# Northern Flight?



## tb (Jul 26, 2002)

I was hunting a big lake yesterday and saw a lot of mallards. I mean a lot. I'm wondering if anyone else saw lots of birds yesterday. We used to say the flight usually comes in between the 7th and 11th of November. It would be pretty much on schedule.


----------



## Gooseguy10 (Oct 10, 2006)

I was in North Central ND Thursday-Saturday and did not see any ducks. Maybe I missed them by a day.


----------



## usmarine0352 (Nov 26, 2005)

My buddy hunted Friday in Hastings, MN. Said he saw a ton of birds, but none came down. Almost no shooting down there, he said.

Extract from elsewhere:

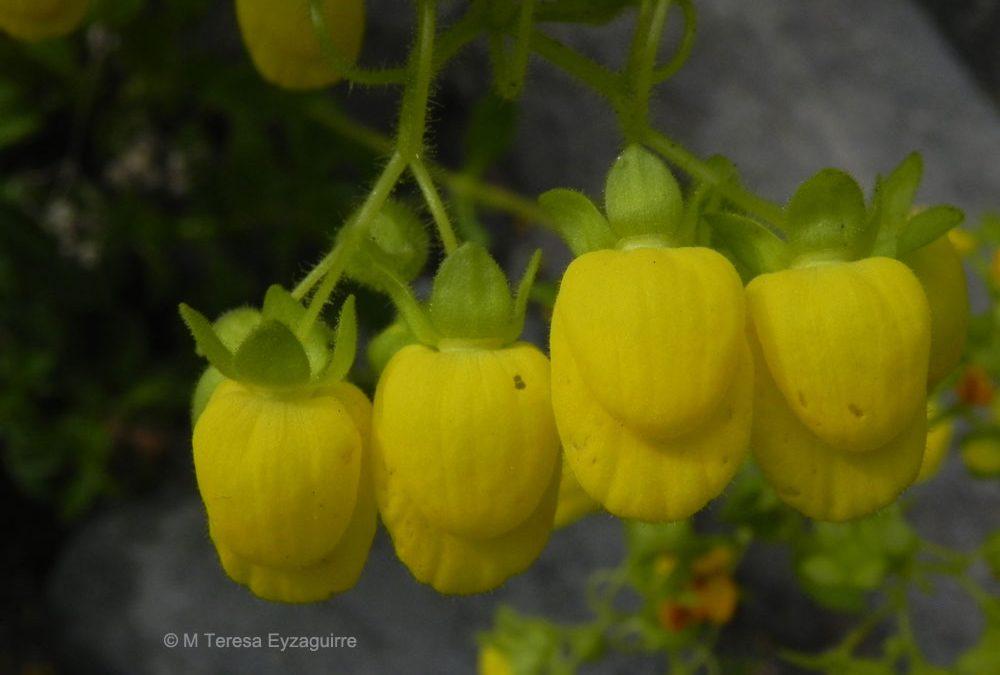 Flores. PN Radal 7 Tazas, VII región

He hunted another suburb this weekend and saw lots of birds, but same thing. Not lots of chances.

I hunted south of the Twin Cities today, NOTHING. Nothing flying at all. Except I think 4 ducks, all high. No shooting.

What's going on here?


----------



## Neck Collar (Sep 19, 2006)

I just got back from SE North Dakota after a six day trip, I'm fairly sure we were right in the middle of the mallard migration. We saw thousands upon thousands upon thousands of mallards... Hunting was great. However we didn't see nearly the amount of snows we saw last year at this time.


----------



## dosch (May 20, 2003)

> However we didn't see nearly the amount of snows we saw last year at this time.


Prolly because they're stacked in the northern half of the state!


----------



## Neck Collar (Sep 19, 2006)

Yea i figured that, although sand lake is loaded with em as well


----------



## dfisher (Oct 12, 2007)

I was hunting snow geese Friday and saw mallards, I assume the were mallards, go over so high that they could probably see MN. Things were definately moving as they musta been up there a mile high. Headed southeast.

Thursday last I saw two or three nice bunches work a flock of snow geese that were feeding in the next field over from me. This was in North Central ND.
Good luck,
Dan


----------



## orangefeet (Nov 7, 2007)

Big waters east of XXXX are holding a ton of mallards...should be killing some in the morning, if this isn't the migration I don't know what you would call it.


----------



## greenwinger_13 (Oct 6, 2005)

Went out last thursday and yesterday morning and it was evident that there was a northern push last week... Thousands upon thousands of ducks and geese in the two different spots i went too and it didnt take long to find them either just look for large tornadoes of stuff..


----------



## ruger1 (Aug 16, 2006)

Just got back from XXXX area. 22 miles West of there to be exact. Didn't see many ducks at all. Very few. Lots of snows and blues, but they seemed to be headed out the same day we were headed out. They were high and in V's. Headed South West.


----------



## blja0601 (Aug 9, 2007)

i'm headed out on the 23rd to the SE part of the state do you think i'll be to late? i figured with all this warm weather might as well go as late as possible


----------



## ruger1 (Aug 16, 2006)

I find it a little upsetting that I cannot help out my fellow hunters by telling them where I was and if the birds were there or not.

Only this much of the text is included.